Supplied passage ::
::::::

As we are approaching the first anniversary of The Alternative UK, we feel much stronger and clearer about the task at hand. And it is both much more complex and also much simpler than we could have imagined a year ago. It’s complex because politics - as it is currently narrated by parties in competition with each other - has misrepresented (or to be more generous, not been able to fully represent) what we, ourselves, understand as human and social.

In many ways, the problem is captured Maslow’s theory of human needs that posits material and physical needs as elemental, and social and spiritual needs as developmental – as if there is a hierarchy, the former needed before the latter can proceed. Instead, as Professor Pamela Rutledge simply explains here, the needs are co-existent: you can’t get one met without the other - unless you are completely dependent upon the state.

For example, we won’t be able to provide for ourselves materially, if we don't have status, experience, some measure of confidence and connection to operate effectively in the work market. Also: belonging is not less important than security, it is often the route to security. Similarly, if we ignore the need for autonomy as we focus on feeding the body, we risk depression and addiction.

This separation of physical and emotional needs has led to a vulnerable polity: one that is seized by the conversation about money and jobs, and then targeted emotionally by a consumerist society. We are told everything is about survival and security. But we find ourselves the creatures of an economy whose growth depends upon our addiction to products that superficially meet less articulated but consistent needs - for status, meaning and purpose.

We cannot imagine stepping out of this trap, because we hardly know we are in it. We even like it - because even though we are in thrall to these things, they also satisfy our emotional needs. It's very difficult to imagine we can get those needs met in more balanced, far more exciting and meaningful ways than shopping.

Meantime, this growth economy is destroying itself, because the same ignorance at the heart of consumerism is also destroying the planet – namely the interconnectedness of complex human beings with the complex natural environmnent. A great example of that is eating meat – the consumption of which is still rising year on year. It usually requires us to ignore our own loss of integrity around respect for sentient beings, supporting an industry that is without question destroying the planet. Look away from the slaughterhouses, we are told, or we risk subverting growth!

What is new about this moment is that the generation that benefited from all this blindness – baby boomers, living off the profits of the old model - are increasingly aware of their folly. More importantly, they have given birth to the better-informed millennials, who came after the growth boom. And partly because these millennials are unable to profit so easily, they are less enthralled. They also have tools which can both share information, letting more wisdom flow in the public space, and help them organise themselves around this content.

::::::

Work required ::
Transcribe part of the passage on human needs and politics, beginning at the words "For example, we" and stopping after the words "depression and addiction.". The items that come next are separate material and have no connection to the passage.

::::::

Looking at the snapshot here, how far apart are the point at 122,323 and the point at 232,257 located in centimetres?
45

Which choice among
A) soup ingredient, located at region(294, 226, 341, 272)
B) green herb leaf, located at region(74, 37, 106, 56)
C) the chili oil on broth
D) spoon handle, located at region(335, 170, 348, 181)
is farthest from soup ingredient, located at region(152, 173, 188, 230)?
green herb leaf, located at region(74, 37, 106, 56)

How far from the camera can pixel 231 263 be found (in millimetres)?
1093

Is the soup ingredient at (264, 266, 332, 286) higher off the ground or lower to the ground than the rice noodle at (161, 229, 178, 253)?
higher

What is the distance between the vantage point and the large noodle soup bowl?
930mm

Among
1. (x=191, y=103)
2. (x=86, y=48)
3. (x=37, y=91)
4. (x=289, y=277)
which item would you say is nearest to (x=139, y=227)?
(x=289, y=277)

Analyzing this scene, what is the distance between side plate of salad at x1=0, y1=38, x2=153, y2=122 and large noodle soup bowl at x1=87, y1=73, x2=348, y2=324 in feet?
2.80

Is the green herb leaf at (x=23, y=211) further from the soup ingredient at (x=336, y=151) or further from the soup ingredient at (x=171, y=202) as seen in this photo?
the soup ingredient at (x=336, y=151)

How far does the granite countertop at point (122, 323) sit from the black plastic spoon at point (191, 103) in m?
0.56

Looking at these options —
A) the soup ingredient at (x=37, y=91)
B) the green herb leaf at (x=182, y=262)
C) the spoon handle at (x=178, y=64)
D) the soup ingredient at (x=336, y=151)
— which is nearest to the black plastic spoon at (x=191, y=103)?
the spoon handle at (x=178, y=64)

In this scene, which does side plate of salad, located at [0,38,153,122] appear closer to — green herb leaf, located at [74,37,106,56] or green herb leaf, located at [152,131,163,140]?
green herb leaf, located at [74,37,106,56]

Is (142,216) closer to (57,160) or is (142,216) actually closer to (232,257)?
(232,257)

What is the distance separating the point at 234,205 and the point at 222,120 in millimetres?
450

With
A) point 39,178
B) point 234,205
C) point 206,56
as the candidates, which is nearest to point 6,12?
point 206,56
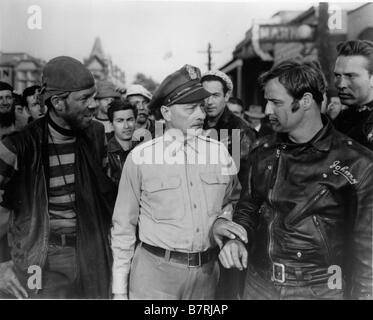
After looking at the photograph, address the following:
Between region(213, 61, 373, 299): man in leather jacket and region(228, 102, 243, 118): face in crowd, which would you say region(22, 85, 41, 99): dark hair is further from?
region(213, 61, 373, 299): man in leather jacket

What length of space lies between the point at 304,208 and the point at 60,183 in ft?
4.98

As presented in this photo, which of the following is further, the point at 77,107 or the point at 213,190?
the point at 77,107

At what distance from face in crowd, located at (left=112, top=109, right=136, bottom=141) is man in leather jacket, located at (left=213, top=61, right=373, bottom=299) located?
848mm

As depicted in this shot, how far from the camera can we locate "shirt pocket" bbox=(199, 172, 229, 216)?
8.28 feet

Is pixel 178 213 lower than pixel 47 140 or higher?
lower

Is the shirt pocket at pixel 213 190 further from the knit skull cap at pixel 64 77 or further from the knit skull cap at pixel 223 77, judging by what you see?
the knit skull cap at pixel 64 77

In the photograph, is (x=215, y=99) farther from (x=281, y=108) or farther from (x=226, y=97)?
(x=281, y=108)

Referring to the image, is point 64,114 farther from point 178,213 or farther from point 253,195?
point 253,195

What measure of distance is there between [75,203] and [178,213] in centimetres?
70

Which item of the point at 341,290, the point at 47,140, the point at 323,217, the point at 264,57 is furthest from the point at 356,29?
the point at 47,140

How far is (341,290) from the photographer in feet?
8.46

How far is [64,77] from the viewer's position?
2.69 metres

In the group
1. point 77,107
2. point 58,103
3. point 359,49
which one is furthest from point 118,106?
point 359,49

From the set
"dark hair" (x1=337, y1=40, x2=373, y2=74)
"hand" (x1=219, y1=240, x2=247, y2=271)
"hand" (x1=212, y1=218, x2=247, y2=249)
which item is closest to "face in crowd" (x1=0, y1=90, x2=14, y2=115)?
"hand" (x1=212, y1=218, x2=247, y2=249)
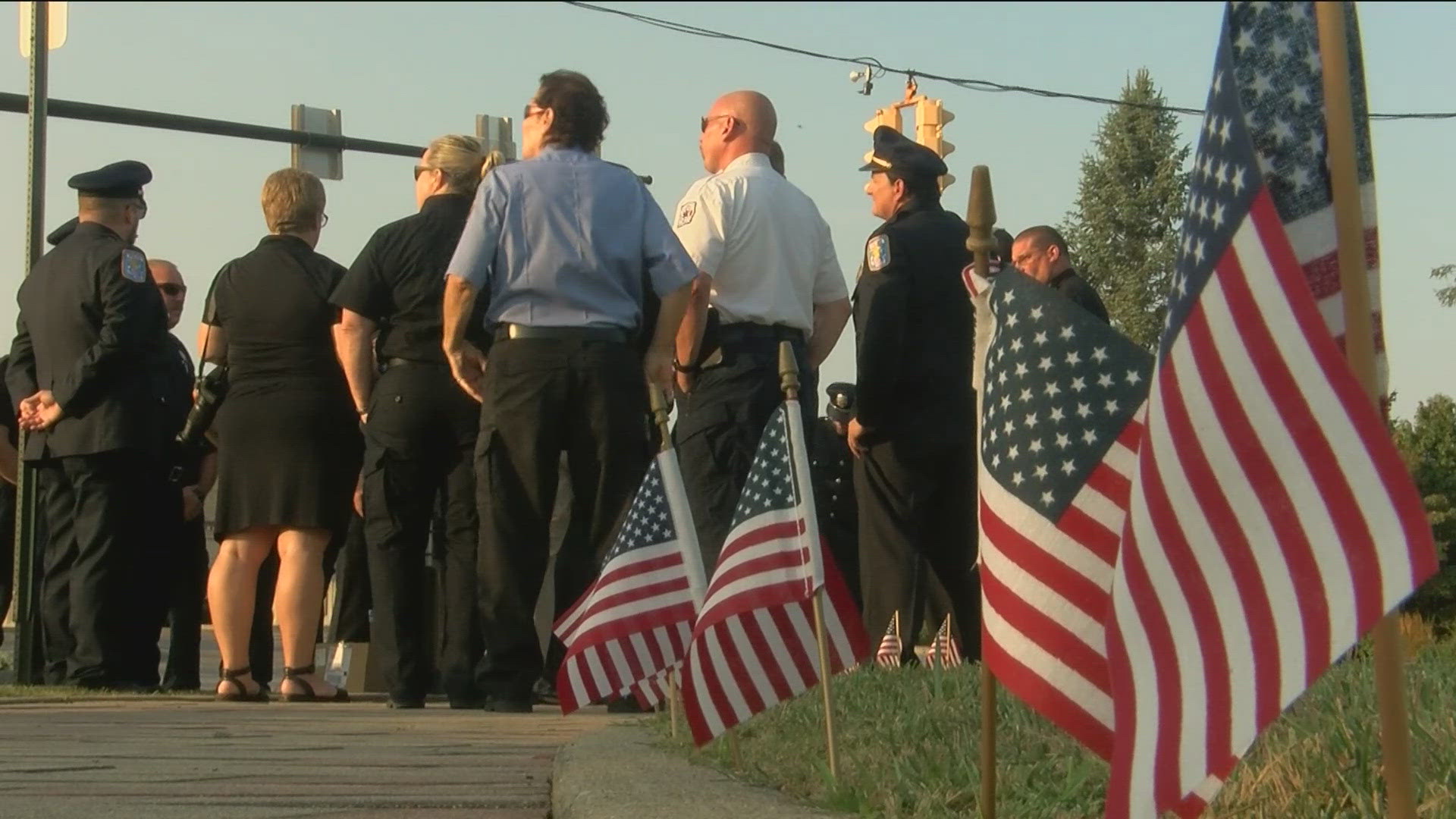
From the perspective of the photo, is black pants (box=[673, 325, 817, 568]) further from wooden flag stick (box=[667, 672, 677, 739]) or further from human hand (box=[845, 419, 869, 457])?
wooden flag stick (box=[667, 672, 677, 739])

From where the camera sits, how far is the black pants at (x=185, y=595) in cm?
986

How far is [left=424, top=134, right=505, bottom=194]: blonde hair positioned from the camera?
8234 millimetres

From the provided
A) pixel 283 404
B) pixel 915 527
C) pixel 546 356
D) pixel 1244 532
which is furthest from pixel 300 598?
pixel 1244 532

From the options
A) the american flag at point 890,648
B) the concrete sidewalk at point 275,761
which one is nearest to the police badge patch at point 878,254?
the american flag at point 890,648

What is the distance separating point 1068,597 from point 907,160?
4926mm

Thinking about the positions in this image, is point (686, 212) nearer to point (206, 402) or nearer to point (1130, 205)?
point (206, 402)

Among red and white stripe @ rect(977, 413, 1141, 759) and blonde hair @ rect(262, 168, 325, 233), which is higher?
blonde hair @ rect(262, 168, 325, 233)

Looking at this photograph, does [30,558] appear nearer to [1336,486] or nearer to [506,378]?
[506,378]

::::::

Result of the exercise ::
For example, we won’t be able to provide for ourselves materially, if we don't have status, experience, some measure of confidence and connection to operate effectively in the work market. Also: belonging is not less important than security, it is often the route to security. Similarly, if we ignore the need for autonomy as we focus on feeding the body, we risk depression and addiction.